Copy the records below word for word, starting at the line with "What is the measured" and continuing through the last line of the records.

## ENTRIES
·····

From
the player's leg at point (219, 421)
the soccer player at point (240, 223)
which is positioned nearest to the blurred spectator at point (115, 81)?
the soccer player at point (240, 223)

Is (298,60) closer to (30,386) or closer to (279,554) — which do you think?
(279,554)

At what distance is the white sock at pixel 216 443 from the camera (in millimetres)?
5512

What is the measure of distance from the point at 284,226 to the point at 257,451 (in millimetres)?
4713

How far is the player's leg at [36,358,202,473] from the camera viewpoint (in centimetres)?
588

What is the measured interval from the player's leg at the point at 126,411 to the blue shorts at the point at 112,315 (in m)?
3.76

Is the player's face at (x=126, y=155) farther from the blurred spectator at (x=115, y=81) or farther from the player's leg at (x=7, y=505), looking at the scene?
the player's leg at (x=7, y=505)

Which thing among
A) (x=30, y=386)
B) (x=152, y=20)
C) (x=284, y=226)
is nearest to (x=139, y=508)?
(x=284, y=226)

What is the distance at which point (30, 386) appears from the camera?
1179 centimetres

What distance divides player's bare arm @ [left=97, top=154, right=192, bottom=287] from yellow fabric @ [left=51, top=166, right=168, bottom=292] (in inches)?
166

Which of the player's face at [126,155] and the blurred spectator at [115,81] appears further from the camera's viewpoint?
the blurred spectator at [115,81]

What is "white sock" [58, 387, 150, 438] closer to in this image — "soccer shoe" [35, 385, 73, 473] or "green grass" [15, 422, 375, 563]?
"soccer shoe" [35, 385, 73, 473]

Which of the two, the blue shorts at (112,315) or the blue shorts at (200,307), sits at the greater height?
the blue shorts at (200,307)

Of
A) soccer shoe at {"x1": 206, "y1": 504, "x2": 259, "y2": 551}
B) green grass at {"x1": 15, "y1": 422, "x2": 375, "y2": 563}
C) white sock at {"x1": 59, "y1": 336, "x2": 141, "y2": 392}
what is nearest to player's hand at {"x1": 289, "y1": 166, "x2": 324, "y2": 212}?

·····

## ANSWER
What is the measured interval from the player's leg at the point at 126,411 to the blue shorts at the point at 112,315 (in m)?
3.76

Is the player's face at (x=126, y=155) farther from the blurred spectator at (x=115, y=81) or farther from the player's leg at (x=7, y=505), looking at the scene?
the player's leg at (x=7, y=505)

Which thing among
A) (x=30, y=386)
B) (x=152, y=20)
C) (x=284, y=226)
is nearest to (x=139, y=508)?
(x=284, y=226)

What is the distance at which point (30, 386) appears from the camera?
1179 centimetres

What distance divides player's bare arm @ [left=97, top=154, right=192, bottom=287] from yellow fabric @ [left=51, top=166, right=168, bottom=292] (in inches)?
166

Which of the player's face at [126,155] and the blurred spectator at [115,81] appears further from the camera's viewpoint?
the blurred spectator at [115,81]

What is "white sock" [58, 387, 150, 438] closer to in this image — "soccer shoe" [35, 385, 73, 473] or "green grass" [15, 422, 375, 563]?
"soccer shoe" [35, 385, 73, 473]

Which of the two, the blue shorts at (112,315) or the blue shorts at (200,307), sits at the greater height?
the blue shorts at (200,307)

Of
A) soccer shoe at {"x1": 206, "y1": 504, "x2": 259, "y2": 551}
B) green grass at {"x1": 15, "y1": 422, "x2": 375, "y2": 563}
C) white sock at {"x1": 59, "y1": 336, "x2": 141, "y2": 392}
what is nearest to player's hand at {"x1": 289, "y1": 166, "x2": 324, "y2": 212}?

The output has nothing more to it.